Foto: Christian Benesch

STANDARD: Wie gehen Sie an die Sache heran?

Prasser: Man kann die Architektur vom Großen ins Kleine, aber auch vom Kleinen ins Große entwickeln. Das bedeutet: Der Architekt nähert sich der Angelegenheit eher über die Kubatur, der Innenarchitekt entwickelt das Raumgefühl, das den Menschen reflektiert. Das ist der Bereich, der mich interessiert. Mein Ding ist die Atmosphäre, die durch Volumen entsteht. Die ist mir wichtiger als das Volumen selbst.

STANDARD: Ist es nicht befriedigender, vor einem Haus zu stehen, das auch nach außen sichtbar ist?

Prasser: Nein, und gigantomanische Bauten interessieren mich kaum. Ich erkenne Größe nicht als Leistung an. Reine Struktur empfinde ich ebenso eher als langweilig.

STANDARD: Kämpft der Architekt manchmal gegen den Innenarchitekten in Ihnen?
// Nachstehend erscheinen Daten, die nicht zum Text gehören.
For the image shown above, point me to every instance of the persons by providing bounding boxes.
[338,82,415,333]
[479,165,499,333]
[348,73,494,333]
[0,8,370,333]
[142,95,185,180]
Prasser: Ab und zu schon. Wir haben aber in unserem Büro das Glück, an Aufträgen zu arbeiten, bei denen man sich beide Dinge sehr genau anschauen kann. Wir decken beide Aspekte ab. Dadurch bekomme ich eine gute Außensicht. Und noch etwas Interessantes: Bei unseren Interieur-Projekten für Hotels kommt dem Innenraum mittlerweile mehr Bedeutung zu als dem Baukörper.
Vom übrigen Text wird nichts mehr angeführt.